The claim is made in a newly-published book by former Royal Irish Regiment colonel, Belfast-born Tim Collins, who during his time in Iraq was investigated for the violent abuse and murder of Iraqi civilians. Although he was formally exonerated, the mud of the allegations stuck and he left the British Army with some bitterness. He now works for Aegis, a firm of private 'security consultants', headed by Tim Spicer. Spicer was head of the mercenary organisation Sandline International, which was forced to shut up shop in April 2004 when it became involved in an attempted illegal coup in Equatorial Guinea. Spicer was also the former commander of two British soldiers sentenced to life for murdering unarmed Belfast teenager Peter McBride 13 years ago.
In his book, Rules of Engagement, Collins writes that the rifle in question was one of a number taken by the British Army during an operation against the rebel group, The West Side Boys, in Sierra Leone, in which he was involved. It was taken back to Britain and kept as a souvenir. Collins writes: "It was only when they were back to the UK that it was discovered from the serial numbers that one of the rifles was actually an old 1 Para rifle.
"It was used on Bloody Sunday in Londonderry in 1972 when 13 protestors had been shot — and it had been declared destroyed when the Saville Inquiry into the shootings had asked for it."
Sinn Féin MLA Raymond McCartney supports the families' call for a full investigation into the matter.

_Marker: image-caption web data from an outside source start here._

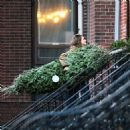 Keri Russell manages her Christmas Tree.....alone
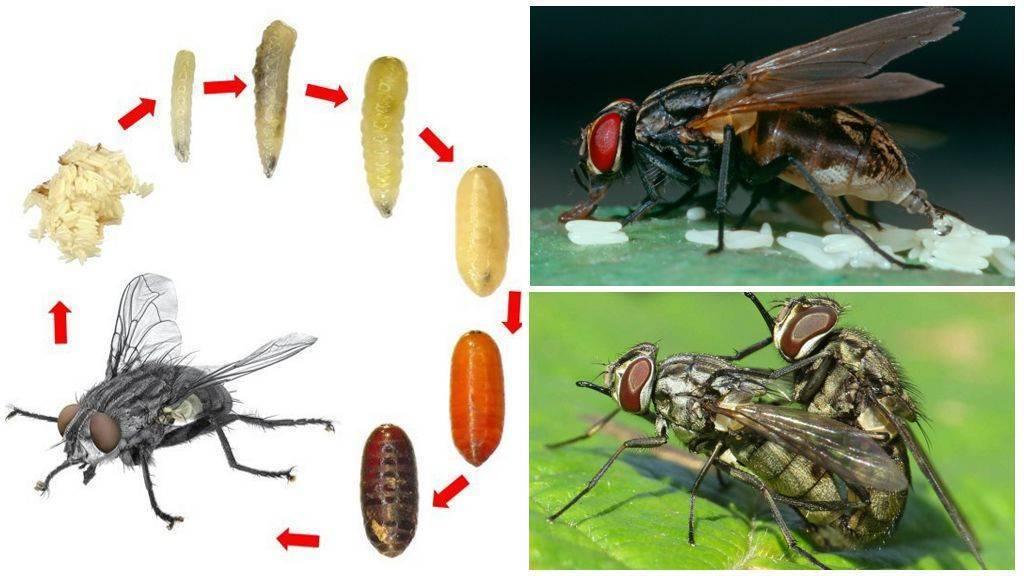 Осенняя жигалка: образ жизни и вредоносность кровососущего насекомого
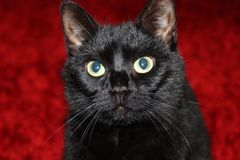 Puzzled black cat on a red background. Closeup of a puzzled serious cat looking at the camera over a scarlet background stock images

He says:
"At the Saville Inquiry we were told that this particular rifle was destroyed yet we now have claims in a new book that it turned up in Sierra Leone and was captured by the same British Army regiment that was responsible for Bloody Sunday.
"If this is the case then it begs the question as to why the MOD told the Inquiry it was destroyed when in fact it was being held in an British Army camp as some sort of macabre trophy.
"In Derry recently a man was imprisoned for failing to attend the Inquiry although he stated he was not present on the day yet we have no one being held to account for misleading the inquiry.
"People must have full confidence that the British Government have disclosed all relevant information in relation to Bloody Sunday but if the accusation in this book are true then people will be sceptical of any findings as the full truth is obvious being withheld."